━━ AUSGEWÄHLTER TEXTAUSZUG ━━

Er war an der Balkontür stehen geblieben. Nervös zupfte er nun ohne recht hinzuschauen an der Schnurmechanik der Jalousie. Die Lamellen drehten sich und gaben kurzzeitig ein nichts sagendes Draußen zur Sicht frei, das zum raschen Zudrehen der Lamellen bewegte. Hohe Mauern, die dem kahlen Innenhof, der gelegentlich nach Bedarf verschönert wird, nur wenig Raum lassen.
Die Galeristin nickte verständnisvoll. Sie war immer sehr charmant, hübsch auch, verstand alles, so schien es Frederik zumindest.
Frederiks Bilder gingen gut. Ein bisschen dekorativ, ein ganz klein bisschen ironisch, mehr wollte die Provinz nicht, mehr verstand sie auch gar nicht.

━━━

* **AUFGABE**:
Führen Sie die Erzählung über Frederik und die Galeristin im Anschluss an ihren letzten Satz weiter.

━━ DATENAUSZUG ━━

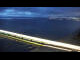 Webcam in Scharbeutz, 6.7 km entfernt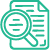 Documentation and Traceability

━━━

* **LÖSUNG**:
"Und in das Gästebuch hat auch keiner etwas darüber geschrieben", grummelt Frederik weiter.
Morgen kommt sogar ein Artikel heraus. Die Galeristin hatte ihn noch am vormittag mit der Volontärin der Lokalzeitung besprochen, nichts Feuilletonistisches oder gar Negativkritk, eher so die informative Ebene. Das Gesamtwerk und der mühsame Schaffensprozess sollten positiv herausgestrichen werden. Die Differenz zu einem Freizeitmaler.
Frederik holte sein Atemspray heraus. Erschöpft ließ er sich auf eine Chaiselongue aus weißem Leder und Metall fallen. Überall standen Kekse und Sekt. Er rieb sich die Füße, rieb sich die Augen, dann wieder die Füße. Er wollte nicht laufen, er wollte nichts sehen. Das Bild sollte doch sein ästhetisches Programm darlegen, sollte sein ganz persönliches, künstlerisches Manifest sein!
"Du übertreibst, Frederik. Du hast es gar nicht recht mitbekommen, du musstest ja…".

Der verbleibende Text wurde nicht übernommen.